§ **Aim**: Repeat exactly the lines from the line containing "At what distance" to the last line of the listing, including both.

----- Records shown

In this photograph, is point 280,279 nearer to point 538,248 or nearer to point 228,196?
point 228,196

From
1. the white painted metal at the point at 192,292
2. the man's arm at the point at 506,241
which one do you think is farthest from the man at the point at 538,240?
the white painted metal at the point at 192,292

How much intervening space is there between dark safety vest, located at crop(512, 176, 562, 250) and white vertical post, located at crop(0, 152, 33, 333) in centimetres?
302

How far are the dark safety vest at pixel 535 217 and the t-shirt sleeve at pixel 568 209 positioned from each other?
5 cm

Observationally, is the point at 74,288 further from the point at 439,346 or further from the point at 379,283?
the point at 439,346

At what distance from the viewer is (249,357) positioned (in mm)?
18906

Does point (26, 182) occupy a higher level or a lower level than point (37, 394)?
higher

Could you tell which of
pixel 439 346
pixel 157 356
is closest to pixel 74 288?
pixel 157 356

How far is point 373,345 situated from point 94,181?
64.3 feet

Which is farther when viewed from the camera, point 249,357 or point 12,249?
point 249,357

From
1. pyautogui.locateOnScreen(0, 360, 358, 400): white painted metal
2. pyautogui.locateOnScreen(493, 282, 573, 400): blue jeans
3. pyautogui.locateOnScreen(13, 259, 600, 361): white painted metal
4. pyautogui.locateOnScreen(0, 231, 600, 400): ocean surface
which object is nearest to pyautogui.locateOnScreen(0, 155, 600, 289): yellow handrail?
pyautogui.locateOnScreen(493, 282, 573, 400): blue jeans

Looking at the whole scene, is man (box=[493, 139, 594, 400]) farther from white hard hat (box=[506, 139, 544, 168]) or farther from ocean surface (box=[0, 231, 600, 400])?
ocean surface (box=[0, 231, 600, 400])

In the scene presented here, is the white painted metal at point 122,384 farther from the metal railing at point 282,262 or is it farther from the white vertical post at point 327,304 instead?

----------

§ **Full output**:
At what distance from the viewer is (249,357) positioned (in mm)?
18906

Does point (26, 182) occupy a higher level or a lower level than point (37, 394)?
higher

Could you tell which of
pixel 439 346
pixel 157 356
is closest to pixel 74 288?
pixel 157 356

How far is point 373,345 situated from point 94,181?
64.3 feet

Which is farther when viewed from the camera, point 249,357 or point 12,249?
point 249,357

From
1. pyautogui.locateOnScreen(0, 360, 358, 400): white painted metal
2. pyautogui.locateOnScreen(493, 282, 573, 400): blue jeans
3. pyautogui.locateOnScreen(13, 259, 600, 361): white painted metal
4. pyautogui.locateOnScreen(0, 231, 600, 400): ocean surface
which object is nearest to pyautogui.locateOnScreen(0, 155, 600, 289): yellow handrail?
pyautogui.locateOnScreen(493, 282, 573, 400): blue jeans

Looking at the whole scene, is man (box=[493, 139, 594, 400]) farther from white hard hat (box=[506, 139, 544, 168]) or farther from ocean surface (box=[0, 231, 600, 400])?
ocean surface (box=[0, 231, 600, 400])

In the scene presented here, is the white painted metal at point 122,384 farther from the metal railing at point 282,262 or is it farther from the white vertical post at point 327,304 instead?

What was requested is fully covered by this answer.